## [DESAFIO A]
Indique todas as seleções que o Brasil defrontou no mundial de 1962 segundo o texto de origem, sem repetir nenhuma.

## [TEXTO DE ORIGEM]
↓↓↓
Pelé continuaria a brilhar a nível interno, marcando golos atrás de golos, que valiam ao Santos o domínio tanto no Brasil como na América do Sul. Vitórias na Libertadores de 1960 e no ano seguinte despertavam o interesse de grandes emblemas europeus pelo craque, mas foi impedido de sair, por ser considerado "tesouro nacional" - um pouco como aconteceu mais tarde com Eusébio, durante o regime de Salazar. Foi em grande forma que Pelé chegou ao mundial de 1962, realizado no Chile, numa equipa que contava novamente com Zagallo, Vává, Zito, e claro está, Garrincha, o "pulmão" do "escrete". Depois de uma vitória inicial por 2-0 frente ao México, com golos de Zagallo e Pelé, o "rei" lesionava-se com gravidade na segunda partida frente à Checoslováquia, numa partida que terminaria empatada a zero. O substituto na linha avançada seria Amarildo, avançado do Botafogo, que logo na estreia marcaria os dois golos da vitória frente à Espanha por 2-1. O Brasil venceria a Inglaterra nos quartos por 3-1, com dois golos de Garrincha, 4-2 a equipa da casa, o Chile, com mais dois de Garrincha e outros tantos de Vává, e reencontraria a Checoslováquia na final, e desta vez, mesmo sem Pelé, venceria por 3-1, com golos de Amarildo, Zito e Vává. Foi o segundo título do Brasil, e o segundo de Pelé, mas soube pouco para o "rei", que precisou de assistir da bancada à magia de Garrincha, Vává e Amarildo, que juntos marcariam 11 dos 14 golos da "canarinha".
↑↑↑
## [REGISTOS FORNECIDOS]
↓↓↓
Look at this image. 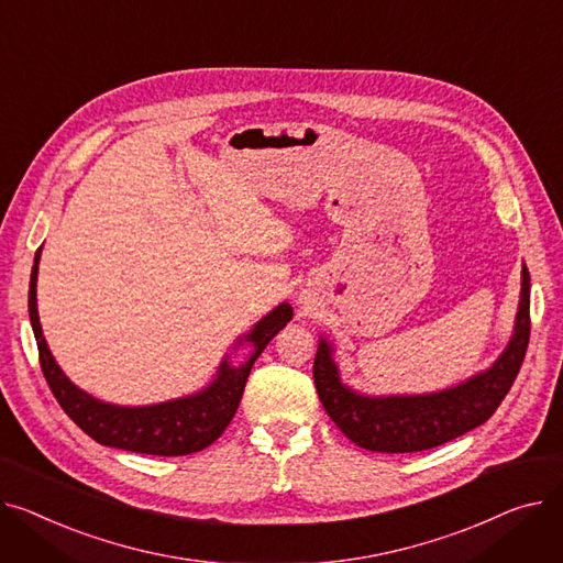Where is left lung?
<instances>
[{"instance_id": "left-lung-1", "label": "left lung", "mask_w": 563, "mask_h": 563, "mask_svg": "<svg viewBox=\"0 0 563 563\" xmlns=\"http://www.w3.org/2000/svg\"><path fill=\"white\" fill-rule=\"evenodd\" d=\"M530 273L522 263L514 334L490 366L434 393L368 395L343 384L334 345L320 336L313 358L318 398L341 432L371 452H420L484 424L509 393L530 343Z\"/></svg>"}]
</instances>
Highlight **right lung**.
<instances>
[{"instance_id":"1","label":"right lung","mask_w":563,"mask_h":563,"mask_svg":"<svg viewBox=\"0 0 563 563\" xmlns=\"http://www.w3.org/2000/svg\"><path fill=\"white\" fill-rule=\"evenodd\" d=\"M41 252L43 247L36 252V258H33L29 282V320L33 327V336H36L38 343L41 368L60 409L90 439L109 448L156 456H181L200 452L211 445L224 432L231 418H234L254 361L275 339V334H279V329H284L286 322H290L292 318V307L288 302L277 305L271 313L263 316L247 334H243L234 343V350L245 343L252 347L247 361L234 366L229 361V354H224L216 377L202 390L145 407L111 405L92 398L90 393L70 382V377L60 371L56 358L52 356V350L43 336L36 300Z\"/></svg>"}]
</instances>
↑↑↑
## [DESAFIO B]
Extraia da listagem cada linha em que surge a palavra "label".

## [RESPOSTA A]
México, Checoslováquia, Espanha, Inglaterra, Chile

## [RESPOSTA B]
[{"instance_id": "left-lung-1", "label": "left lung", "mask_w": 563, "mask_h": 563, "mask_svg": "<svg viewBox=\"0 0 563 563\" xmlns=\"http://www.w3.org/2000/svg\"><path fill=\"white\" fill-rule=\"evenodd\" d=\"M530 273L522 263L514 334L490 366L434 393L368 395L343 384L334 345L320 336L313 358L318 398L341 432L371 452H420L484 424L509 393L530 343Z\"/></svg>"}]
[{"instance_id":"1","label":"right lung","mask_w":563,"mask_h":563,"mask_svg":"<svg viewBox=\"0 0 563 563\" xmlns=\"http://www.w3.org/2000/svg\"><path fill=\"white\" fill-rule=\"evenodd\" d=\"M41 252L43 247L36 252V258H33L29 282V320L33 327V336H36L38 343L41 368L60 409L90 439L109 448L156 456H181L200 452L211 445L224 432L231 418H234L254 361L275 339V334H279V329H284L286 322H290L292 318V307L288 302L277 305L271 313L263 316L247 334H243L234 343V350L245 343L252 347L247 361L234 366L229 361V354H224L216 377L202 390L145 407L111 405L92 398L90 393L70 382V377L60 371L56 358L52 356V350L43 336L36 300Z\"/></svg>"}]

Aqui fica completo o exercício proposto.